Magnesium sulfate is the treatment of choice for the prevention of eclamptic seizures.  It is also administered to patients for whom preterm delivery is imminent because it decreases the risk for cerebral palsy in premature infants (ie, fetal neuroprotection at <32 weeks gestation).  Common adverse effects include headache, nausea, fatigue, and diaphoresis.  Signs of magnesium toxicity include loss of deep tendon reflexes, somnolence, and respiratory depression.

Because magnesium is primarily excreted by the kidneys, a common risk factor for toxicity is renal insufficiency (ie, elevated serum creatinine), as seen in this patient.  Patients with known renal insufficiency or suspected toxicity require monitoring of serum magnesium levels and adjustments in magnesium infusion rates (ie, lowered).  Calcium gluconate is the first-line treatment for toxicity.

(Choice A)  Antihypertensive therapy is indicated for severe hypertension (eg, ≥160/110 mm Hg), and concomitant use of calcium channel blockers (eg, nifedipine) and magnesium can potentiate hypotension.  However, this patient is hypertensive.

(Choice B)  Although this patient's transaminase elevation indicates hepatic damage from preeclampsia, the liver is not involved in magnesium excretion.

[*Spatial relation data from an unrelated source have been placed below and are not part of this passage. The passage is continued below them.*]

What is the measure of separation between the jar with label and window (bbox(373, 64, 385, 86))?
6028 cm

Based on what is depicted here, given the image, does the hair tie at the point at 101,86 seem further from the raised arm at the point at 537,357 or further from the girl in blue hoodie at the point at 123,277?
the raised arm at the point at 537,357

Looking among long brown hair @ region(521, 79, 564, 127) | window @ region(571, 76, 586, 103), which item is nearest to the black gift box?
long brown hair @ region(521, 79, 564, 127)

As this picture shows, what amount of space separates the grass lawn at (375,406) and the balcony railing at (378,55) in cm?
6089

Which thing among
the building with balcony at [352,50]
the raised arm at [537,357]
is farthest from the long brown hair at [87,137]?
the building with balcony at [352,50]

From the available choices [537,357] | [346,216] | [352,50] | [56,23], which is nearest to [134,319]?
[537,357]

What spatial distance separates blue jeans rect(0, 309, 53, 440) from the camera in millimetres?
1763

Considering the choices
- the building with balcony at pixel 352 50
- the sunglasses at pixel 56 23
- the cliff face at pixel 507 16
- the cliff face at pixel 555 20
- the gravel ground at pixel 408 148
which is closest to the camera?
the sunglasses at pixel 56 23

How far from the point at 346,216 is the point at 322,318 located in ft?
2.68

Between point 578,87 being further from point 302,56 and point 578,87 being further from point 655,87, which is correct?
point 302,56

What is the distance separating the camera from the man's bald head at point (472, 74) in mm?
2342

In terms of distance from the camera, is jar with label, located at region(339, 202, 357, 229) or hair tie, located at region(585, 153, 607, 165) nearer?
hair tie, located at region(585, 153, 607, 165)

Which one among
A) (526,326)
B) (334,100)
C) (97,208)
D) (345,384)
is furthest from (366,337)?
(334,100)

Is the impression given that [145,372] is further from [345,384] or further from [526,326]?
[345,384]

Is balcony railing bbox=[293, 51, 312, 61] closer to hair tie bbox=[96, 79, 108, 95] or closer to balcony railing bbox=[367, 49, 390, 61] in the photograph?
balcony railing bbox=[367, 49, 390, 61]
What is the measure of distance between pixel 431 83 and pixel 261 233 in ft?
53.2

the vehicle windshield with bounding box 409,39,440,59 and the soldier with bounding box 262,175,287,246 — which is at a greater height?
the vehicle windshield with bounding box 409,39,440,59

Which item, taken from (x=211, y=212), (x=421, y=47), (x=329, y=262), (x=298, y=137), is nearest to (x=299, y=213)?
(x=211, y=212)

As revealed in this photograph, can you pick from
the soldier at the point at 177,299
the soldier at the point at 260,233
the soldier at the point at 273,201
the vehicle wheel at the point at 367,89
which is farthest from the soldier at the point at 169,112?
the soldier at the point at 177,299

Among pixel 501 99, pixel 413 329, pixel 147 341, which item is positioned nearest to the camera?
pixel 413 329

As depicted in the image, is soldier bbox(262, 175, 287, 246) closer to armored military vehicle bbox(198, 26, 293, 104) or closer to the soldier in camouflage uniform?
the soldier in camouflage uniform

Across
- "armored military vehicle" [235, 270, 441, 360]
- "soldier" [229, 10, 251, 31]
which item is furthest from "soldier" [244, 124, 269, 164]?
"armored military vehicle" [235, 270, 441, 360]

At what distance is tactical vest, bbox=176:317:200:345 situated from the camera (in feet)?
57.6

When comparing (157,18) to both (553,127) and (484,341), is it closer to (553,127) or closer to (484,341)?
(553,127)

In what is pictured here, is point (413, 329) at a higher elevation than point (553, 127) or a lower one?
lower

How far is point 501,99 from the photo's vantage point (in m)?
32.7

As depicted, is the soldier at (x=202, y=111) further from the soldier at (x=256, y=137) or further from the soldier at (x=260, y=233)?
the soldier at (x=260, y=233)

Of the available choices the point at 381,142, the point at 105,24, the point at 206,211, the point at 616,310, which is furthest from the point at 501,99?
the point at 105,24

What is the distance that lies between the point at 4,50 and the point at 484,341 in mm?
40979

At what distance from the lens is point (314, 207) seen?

(Choice C)  Hypocalcemia is a potential adverse effect, rather than a cause, of hypermagnesemia because moderate hypermagnesemia can cause temporary suppression of parathyroid hormone secretion.  Calcium levels typically normalize after stopping magnesium sulfate therapy.

(Choice D)  Oxytocin can enhance antidiuretic hormone release and cause the development of the syndrome of inappropriate antidiuretic hormone secretion (SIADH).  Patients with SIADH have hyponatremia, not hypermagnesemia.

Educational objective:
Magnesium sulfate is commonly administered for eclamptic seizure prevention and fetal neuroprotection.  All patients on magnesium should be monitored for signs of toxicity (eg, somnolence, areflexia, respiratory suppression).  Because magnesium is excreted primarily by the kidneys, patients with renal insufficiency are at increased risk for toxicity.